In the beginning of sign making, backlit signs were hand painted with translucent paint that looked great when lit from the front by the sun as well as at night when lit from behind. The transition from hand-painting to cut vinyl made the process easier, and translucent vinyl worked well for both day and night settings. The downside to the vinyl was that it was and still is very expensive compared to other options. In addition to a high price tag, the vinyl could only produce spot color, so images and text had to be simple. Photos, gradients and special effects were not possible.
Digital printing has solved both of these problems, but naturally, it leads to some of its own complications. Digitally printing a sign face is more cost effective than either hand-painting or ordering and cutting several colors of translucent vinyl. It also allows for a multitude of nearly unlimited color choices, and digitally printed gradients produce a realistic, vibrant image. The complication arises when different lighting – from the outside by the sun, and from the inside by electrical lighting – hits the print. Backlit signs have to not only look good at night when they’re lit from behind, but they also have to look good all day long when the light source comes from outside. “Traditional digitally printed backlit signs look washed out at night. One option is to bump up saturation, which makes the sign too dark during the day,” Signs for Success owner John Bogensberger explained.

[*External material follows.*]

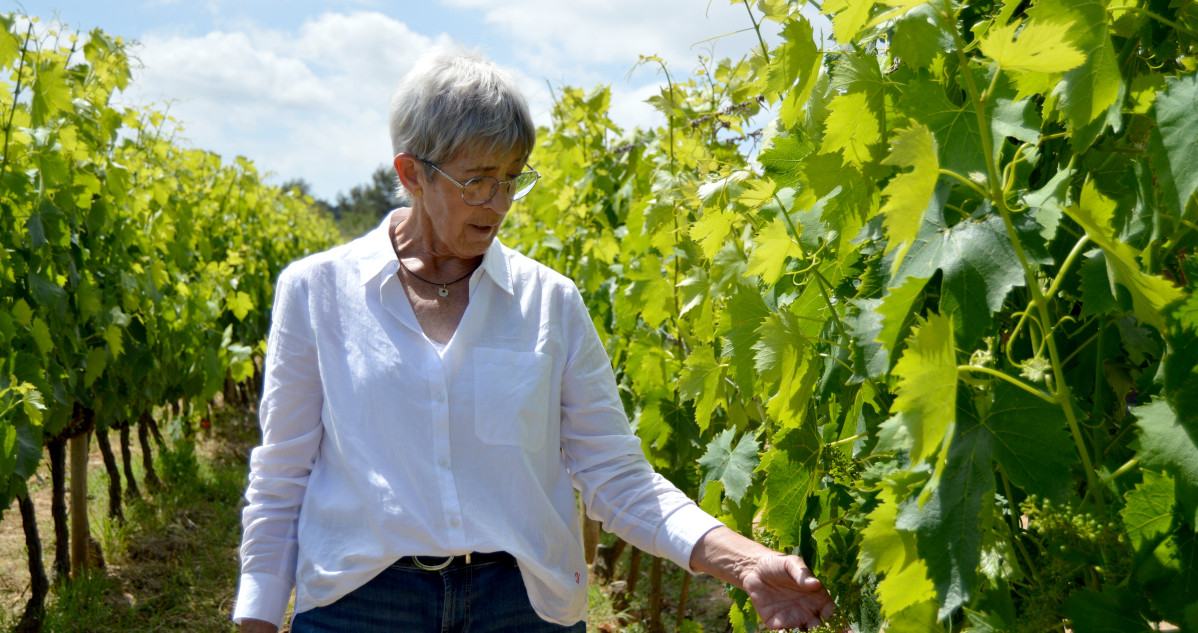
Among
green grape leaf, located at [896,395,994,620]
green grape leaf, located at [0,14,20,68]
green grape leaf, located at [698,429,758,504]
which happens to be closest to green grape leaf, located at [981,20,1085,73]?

The solution? Over several weeks of testing, we found that the best combination was printing the image in color, then a layer of 50% opacity white ink, and finally another layer of color. These three layers make it possible for the image to shine through no matter what direction the light comes from. “During the day, the white backs up the outer layer, and during the night, the second layer of color comes through due to the backlighting,” John explained. “This allows the sign to look great day or night.”

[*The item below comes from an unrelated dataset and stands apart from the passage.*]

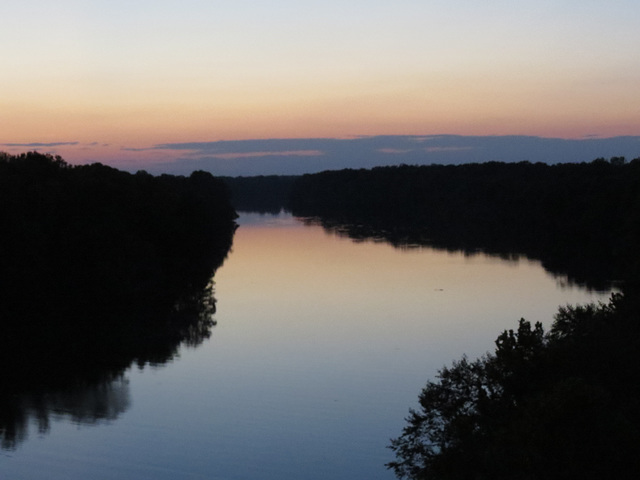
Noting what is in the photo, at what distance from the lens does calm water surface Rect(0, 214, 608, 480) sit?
69.7ft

In the picture above, we printed the same image using three different processes. The image on the right shows a “single strike,” or just one layer of ink. This type of printing is great for most signs, but as you can see, the backlighting washes out the image at night. The image on the left shows the same image printed on the front of the sign face, then printed in reverse on the back side. This “double strike” method gives better color, but can be very difficult to register exactly on both sides. The center image is a “triple strike” with color, white ink, then color printed on the sign face. Our test image is printed with 100% opacity white ink, but by lowering the opacity to 50%, the image is bright and clear.
Even with the extra ink and extra printing time required for a triple strike, this is still the most cost effective option for vibrant full color backlit signs that look great in any lighting conditions. The color will be sure to last at least 3-5 years, and if the sign is laminated, you can expect 5-7 years of life.

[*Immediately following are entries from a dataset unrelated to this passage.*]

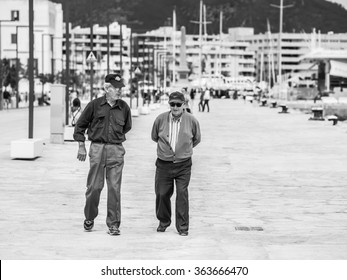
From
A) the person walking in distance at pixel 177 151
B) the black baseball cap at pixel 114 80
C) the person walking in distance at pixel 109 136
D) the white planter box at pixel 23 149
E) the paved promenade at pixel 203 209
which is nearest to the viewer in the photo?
the paved promenade at pixel 203 209

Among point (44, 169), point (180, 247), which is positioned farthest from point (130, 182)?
point (180, 247)

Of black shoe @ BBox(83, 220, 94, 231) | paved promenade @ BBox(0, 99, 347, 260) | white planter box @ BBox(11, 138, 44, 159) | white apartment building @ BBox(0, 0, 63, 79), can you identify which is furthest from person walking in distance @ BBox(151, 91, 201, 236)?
white apartment building @ BBox(0, 0, 63, 79)

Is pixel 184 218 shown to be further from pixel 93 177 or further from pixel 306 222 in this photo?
pixel 306 222

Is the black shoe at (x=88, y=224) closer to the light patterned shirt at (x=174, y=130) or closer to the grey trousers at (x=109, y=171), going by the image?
the grey trousers at (x=109, y=171)

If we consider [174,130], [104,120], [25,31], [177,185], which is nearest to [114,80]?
[104,120]

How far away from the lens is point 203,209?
52.6 feet

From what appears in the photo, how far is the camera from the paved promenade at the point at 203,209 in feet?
38.9

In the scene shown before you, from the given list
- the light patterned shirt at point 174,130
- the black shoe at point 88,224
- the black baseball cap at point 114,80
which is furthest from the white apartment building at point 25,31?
the black baseball cap at point 114,80

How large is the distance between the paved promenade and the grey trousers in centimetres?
30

We coined the phrase “backlit triple strike” – since perfecting the method, we just don’t do backlit signs any other way. “Triple strike” refers to the three trips the material takes through the printer, first receiving the sign graphics in full color, then a layer of white ink, then another run of the graphics in full color. This technique allows the intended color and saturation to show through whether the light source comes from outside the sign or from within, creating great backlit signs day or night.